## WRITTEN INSTRUCTION 1
Convert the records from their start down to the line containing "22625 millimetres" into a numbered list, dropping blank lines and leaving out the pictures.

## EXCERPTED TEXT
Citation : 2014 Latest Caselaw 2563 Del
Judgement Date : 20 May, 2014
*IN THE HIGH COURT OF DELHI AT NEW DELHI
% Date of decision: 20th May, 2014.
+ CS(OS) 160/2013
HOLLAND COMPANY LP & ANR ..... Plaintiffs
Through: Mr. Varun Eknath, Advocate.
Versus
S.P. INDUSTRIES ..... Defendant
Through: Mr. J.M. Kalia and Mr. D.V. Singh,
Advocates.
CORAM :-
HON'BLE MR. JUSTICE RAJIV SAHAI ENDLAW
IA No.1375/2013 (of the plaintiffs u/O 39 R-1&2 CPC).
1.
The two plaintiffs have instituted the suit, (i) for permanent injunction
restraining the defendant from manufacturing, selling, offering for sale
Automatic Twist Locks and parts thereof by using the knowhow
information, drawings, designs, specifications and product information of
the plaintiff no.1, amounting to infringement of the copyright of the plaintiff
no.1 therein; (ii) for permanent injunction restraining the defendant from
manufacturing, selling, offering for sale Automatic Twist Locks and parts
thereof by using the industrial drawings, designs, specifications and product
information supplied by the plaintiffs to the Indian Railways; and, (iii) for
ancillary relief for delivery of infringing products.
2. The plaint was accompanied with this application claiming the same
interim relief as in the plaint.
3. Summons of the suit and notice of the application were issued to the
defendant.
4. The defendant has contested the suit by filing a written statement and
to which the plaintiffs have filed a replication. The counsels have been
heard.
5. The case of the plaintiffs is:-
(i) that the plaintiff no.1 is a company incorporated under the laws
of Illinois, USA and is a pioneer in railways supply industry for
car / wagon components;
(ii) that the plaintiff no.1 has a copyright over the industrial
drawings of its product and mechanical parts thereof namely
Automatic Twist Locks system for securing a cargo container to
a support such as a deck of a vehicle or a second container with
which the first container is to be stacked;
(iii) that the industrial drawings of the automatic securing device of
the cargo container was first conceived and invented by M/s.

## WRITTEN INSTRUCTION 2
Say whether each statement agrees with the court judgment, answering yes or no and quoting the deciding words: (a) plaintiff no.1 is a company incorporated under the laws of Illinois, USA; (b) the defendant did not file a written statement; (c) the date of decision is 20th May, 2014.

Scene-based spatial questions
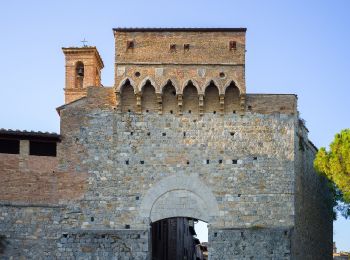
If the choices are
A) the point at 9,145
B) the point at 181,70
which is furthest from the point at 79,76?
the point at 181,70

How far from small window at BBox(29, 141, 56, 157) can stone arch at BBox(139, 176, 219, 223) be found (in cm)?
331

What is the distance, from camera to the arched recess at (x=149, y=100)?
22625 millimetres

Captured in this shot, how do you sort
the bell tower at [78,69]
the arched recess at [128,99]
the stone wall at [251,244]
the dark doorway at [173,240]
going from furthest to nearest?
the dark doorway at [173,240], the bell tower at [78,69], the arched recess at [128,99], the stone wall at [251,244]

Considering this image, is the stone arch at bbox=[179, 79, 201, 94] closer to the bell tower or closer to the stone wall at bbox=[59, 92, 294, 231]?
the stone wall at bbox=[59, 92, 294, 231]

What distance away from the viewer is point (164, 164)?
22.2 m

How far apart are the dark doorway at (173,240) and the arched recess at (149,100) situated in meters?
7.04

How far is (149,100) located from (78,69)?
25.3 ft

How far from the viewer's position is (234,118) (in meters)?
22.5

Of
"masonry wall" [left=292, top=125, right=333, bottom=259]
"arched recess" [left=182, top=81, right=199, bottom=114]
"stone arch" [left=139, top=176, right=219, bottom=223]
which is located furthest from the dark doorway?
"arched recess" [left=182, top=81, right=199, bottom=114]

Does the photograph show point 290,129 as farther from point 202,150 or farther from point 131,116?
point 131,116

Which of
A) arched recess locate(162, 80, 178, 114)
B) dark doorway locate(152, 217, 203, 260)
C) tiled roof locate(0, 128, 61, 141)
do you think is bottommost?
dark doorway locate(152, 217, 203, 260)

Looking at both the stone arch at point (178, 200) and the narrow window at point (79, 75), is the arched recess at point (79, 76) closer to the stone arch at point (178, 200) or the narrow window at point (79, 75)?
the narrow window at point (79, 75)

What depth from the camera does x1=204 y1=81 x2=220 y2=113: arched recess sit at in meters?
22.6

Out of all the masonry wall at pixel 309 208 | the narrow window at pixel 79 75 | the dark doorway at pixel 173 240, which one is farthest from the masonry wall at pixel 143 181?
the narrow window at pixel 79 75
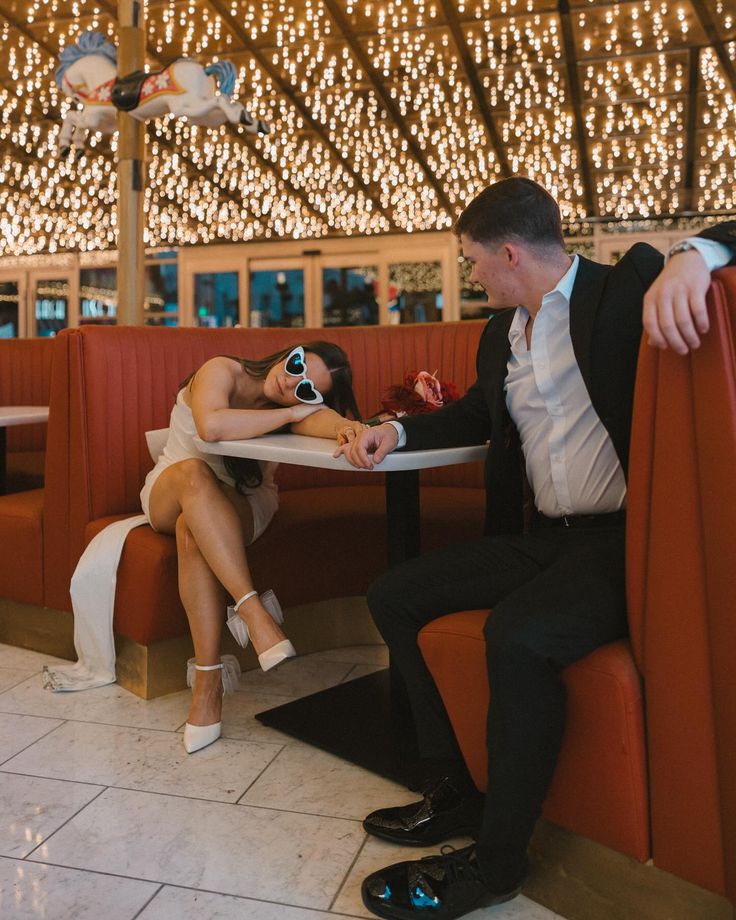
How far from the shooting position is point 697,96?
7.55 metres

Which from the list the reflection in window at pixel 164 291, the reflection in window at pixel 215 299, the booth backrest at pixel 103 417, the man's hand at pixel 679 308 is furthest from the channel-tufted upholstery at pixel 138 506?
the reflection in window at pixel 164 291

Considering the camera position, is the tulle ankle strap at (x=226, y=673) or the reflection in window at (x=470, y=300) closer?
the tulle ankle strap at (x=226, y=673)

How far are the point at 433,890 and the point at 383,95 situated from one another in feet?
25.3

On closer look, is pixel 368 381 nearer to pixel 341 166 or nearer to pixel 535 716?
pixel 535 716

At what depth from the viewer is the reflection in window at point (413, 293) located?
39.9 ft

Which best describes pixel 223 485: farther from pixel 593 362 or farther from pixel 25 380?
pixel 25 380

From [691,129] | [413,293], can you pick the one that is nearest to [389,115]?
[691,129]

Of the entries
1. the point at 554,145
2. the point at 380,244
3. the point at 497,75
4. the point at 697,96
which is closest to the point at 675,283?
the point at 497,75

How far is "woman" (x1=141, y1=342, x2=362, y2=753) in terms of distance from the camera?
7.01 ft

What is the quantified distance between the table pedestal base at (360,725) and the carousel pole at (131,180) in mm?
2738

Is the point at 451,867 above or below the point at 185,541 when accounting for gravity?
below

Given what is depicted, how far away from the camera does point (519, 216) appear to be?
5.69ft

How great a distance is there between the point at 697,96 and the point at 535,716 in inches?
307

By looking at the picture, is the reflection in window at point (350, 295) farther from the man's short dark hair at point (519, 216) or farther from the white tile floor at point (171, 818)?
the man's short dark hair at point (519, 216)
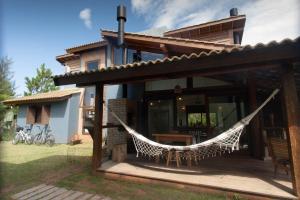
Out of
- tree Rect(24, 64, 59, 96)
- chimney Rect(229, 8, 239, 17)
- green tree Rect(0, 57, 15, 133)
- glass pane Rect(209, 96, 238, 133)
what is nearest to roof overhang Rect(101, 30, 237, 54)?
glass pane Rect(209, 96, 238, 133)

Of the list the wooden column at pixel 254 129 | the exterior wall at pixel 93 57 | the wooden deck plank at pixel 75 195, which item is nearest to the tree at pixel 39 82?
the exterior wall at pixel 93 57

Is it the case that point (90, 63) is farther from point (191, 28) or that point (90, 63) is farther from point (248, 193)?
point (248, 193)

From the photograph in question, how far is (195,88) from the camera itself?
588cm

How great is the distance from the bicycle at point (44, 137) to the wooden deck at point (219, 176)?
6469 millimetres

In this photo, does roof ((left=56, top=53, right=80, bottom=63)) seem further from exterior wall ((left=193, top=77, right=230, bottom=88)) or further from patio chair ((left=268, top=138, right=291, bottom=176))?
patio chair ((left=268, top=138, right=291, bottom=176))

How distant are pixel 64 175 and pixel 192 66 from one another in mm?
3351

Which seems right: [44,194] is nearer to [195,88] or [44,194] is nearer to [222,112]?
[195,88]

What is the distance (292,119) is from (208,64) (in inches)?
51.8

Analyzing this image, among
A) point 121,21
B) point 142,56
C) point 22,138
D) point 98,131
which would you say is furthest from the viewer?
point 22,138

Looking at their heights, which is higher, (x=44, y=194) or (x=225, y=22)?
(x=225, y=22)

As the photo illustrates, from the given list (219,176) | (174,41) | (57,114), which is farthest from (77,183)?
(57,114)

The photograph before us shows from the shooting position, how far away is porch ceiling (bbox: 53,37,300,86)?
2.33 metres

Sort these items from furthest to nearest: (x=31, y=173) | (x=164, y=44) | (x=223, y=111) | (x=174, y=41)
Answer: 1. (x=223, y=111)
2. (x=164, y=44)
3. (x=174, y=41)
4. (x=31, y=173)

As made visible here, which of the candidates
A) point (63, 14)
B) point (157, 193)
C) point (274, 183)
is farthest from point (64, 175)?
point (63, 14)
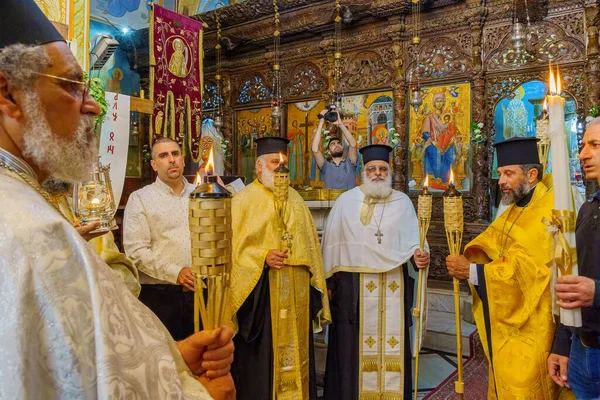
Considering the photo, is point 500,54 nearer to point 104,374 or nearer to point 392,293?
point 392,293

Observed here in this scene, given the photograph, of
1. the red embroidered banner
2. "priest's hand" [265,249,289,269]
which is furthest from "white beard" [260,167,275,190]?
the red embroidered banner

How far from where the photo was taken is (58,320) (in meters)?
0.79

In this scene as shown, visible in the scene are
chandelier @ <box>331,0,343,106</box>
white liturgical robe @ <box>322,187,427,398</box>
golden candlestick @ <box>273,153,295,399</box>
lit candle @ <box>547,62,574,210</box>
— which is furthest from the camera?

## EXERCISE SOLUTION 1
1. If the choices are
2. A) the point at 9,145
3. B) the point at 181,70
4. which is furthest from the point at 79,76?
5. the point at 181,70
6. How far from small window at BBox(29, 141, 56, 157) can stone arch at BBox(139, 176, 219, 223) be found (in cm)?
7. 331
8. What is the distance, from camera to the arched recess at (x=149, y=100)?
9. 22625 millimetres

## EXERCISE SOLUTION 2
(a) Yes: "the plaintiff no.1 is a company incorporated under the laws of Illinois, USA"
(b) No: "The defendant has contested the suit by filing a written statement"
(c) Yes: "Date of decision: 20th May, 2014."